Lu, F.; Zhao, H.; Dai, Y.; Lee, C.-H.; Freeman, M.

ADAM17, the major sheddase in mammalian cells, releases membrane-tethered EGFR ligands and inflammatory cytokines, and is a central regulator of cell signalling. The rhomboid pseudoproteases, iRhom1 and iRhom2, function as essential cofactors of ADAM17, controlling its maturation and activation. In contrast to the well-characterized iRhom2, the mechanism and regulation of its ubiquitously expressed paralog iRhom1 remain undefined. Here, we present a 2.5 angstrom cryo-EM structure of the full-length human iRhom1/ADAM17 complex, revealing a previously unrecognized sterol-binding pocket located between TMD2 and TMD5. Structure-guided mutagenesis and pharmacological perturbation of sterol binding demonstrate that sterol binding is required to stabilize the iRhom1/ADAM17 complex and sustain its shedding activity. Strikingly, this regulation is paralog-specific: iRhom2 precludes sterol binding and instead stabilizes ADAM17 through direct intramolecular interactions.
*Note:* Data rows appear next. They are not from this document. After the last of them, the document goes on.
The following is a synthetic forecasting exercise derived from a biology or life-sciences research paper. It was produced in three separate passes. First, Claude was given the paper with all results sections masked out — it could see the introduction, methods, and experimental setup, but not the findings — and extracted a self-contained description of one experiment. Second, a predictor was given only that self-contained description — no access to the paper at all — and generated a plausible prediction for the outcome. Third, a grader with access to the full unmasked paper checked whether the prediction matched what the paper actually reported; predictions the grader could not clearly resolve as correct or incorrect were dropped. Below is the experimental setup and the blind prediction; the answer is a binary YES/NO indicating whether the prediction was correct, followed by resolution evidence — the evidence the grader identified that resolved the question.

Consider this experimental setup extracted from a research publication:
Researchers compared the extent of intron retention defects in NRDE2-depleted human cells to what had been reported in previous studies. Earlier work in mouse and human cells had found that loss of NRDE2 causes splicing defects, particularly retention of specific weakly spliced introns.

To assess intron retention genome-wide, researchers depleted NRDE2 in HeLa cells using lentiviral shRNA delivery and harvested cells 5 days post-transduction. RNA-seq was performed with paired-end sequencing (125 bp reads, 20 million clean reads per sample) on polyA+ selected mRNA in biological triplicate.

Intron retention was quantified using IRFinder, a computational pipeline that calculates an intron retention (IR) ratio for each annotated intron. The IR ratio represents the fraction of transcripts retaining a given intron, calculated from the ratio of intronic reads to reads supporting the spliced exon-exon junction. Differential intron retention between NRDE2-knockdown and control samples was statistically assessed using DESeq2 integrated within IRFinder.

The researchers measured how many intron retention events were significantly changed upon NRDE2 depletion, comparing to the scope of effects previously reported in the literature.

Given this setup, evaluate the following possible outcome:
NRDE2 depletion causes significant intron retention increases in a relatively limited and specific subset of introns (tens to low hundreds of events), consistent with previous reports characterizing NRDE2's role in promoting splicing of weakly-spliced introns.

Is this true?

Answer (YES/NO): NO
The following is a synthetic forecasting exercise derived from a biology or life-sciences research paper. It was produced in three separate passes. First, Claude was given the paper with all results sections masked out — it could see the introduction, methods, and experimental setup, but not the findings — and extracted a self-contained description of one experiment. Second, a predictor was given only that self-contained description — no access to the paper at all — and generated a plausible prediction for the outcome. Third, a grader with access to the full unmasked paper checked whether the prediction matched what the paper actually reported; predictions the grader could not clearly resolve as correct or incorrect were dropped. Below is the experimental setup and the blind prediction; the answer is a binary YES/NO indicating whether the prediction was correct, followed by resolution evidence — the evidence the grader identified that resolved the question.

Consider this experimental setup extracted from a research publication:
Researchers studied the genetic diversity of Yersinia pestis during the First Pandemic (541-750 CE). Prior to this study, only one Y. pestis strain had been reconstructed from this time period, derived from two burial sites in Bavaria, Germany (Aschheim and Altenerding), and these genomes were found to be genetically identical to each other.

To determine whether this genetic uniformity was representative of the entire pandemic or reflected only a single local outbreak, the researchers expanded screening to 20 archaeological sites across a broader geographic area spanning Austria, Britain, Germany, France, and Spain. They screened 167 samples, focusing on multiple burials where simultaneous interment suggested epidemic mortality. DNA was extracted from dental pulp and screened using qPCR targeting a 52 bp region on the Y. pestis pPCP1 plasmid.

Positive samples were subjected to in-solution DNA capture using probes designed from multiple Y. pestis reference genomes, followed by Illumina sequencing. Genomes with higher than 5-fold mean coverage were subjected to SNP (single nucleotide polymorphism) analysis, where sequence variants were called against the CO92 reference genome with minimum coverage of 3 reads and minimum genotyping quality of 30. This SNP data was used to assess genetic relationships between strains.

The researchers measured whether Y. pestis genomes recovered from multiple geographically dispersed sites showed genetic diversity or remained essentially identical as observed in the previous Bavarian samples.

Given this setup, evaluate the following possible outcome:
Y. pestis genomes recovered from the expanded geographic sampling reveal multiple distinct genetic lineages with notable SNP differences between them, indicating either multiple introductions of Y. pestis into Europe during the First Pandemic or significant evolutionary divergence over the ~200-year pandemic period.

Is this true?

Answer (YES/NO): NO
Furthermore, two human iRhom1 variants associated with cardiac disease localize adjacent to the sterol-binding pocket and disrupt ADAM17 maturation and activity. Together, these findings uncover mechanistic divergence between iRhom paralogs and establish a sterol-binding pocket in iRhom1 as a critical determinant of ADAM17 stability, revealing a potential avenue for paralog-selective therapeutic targeting.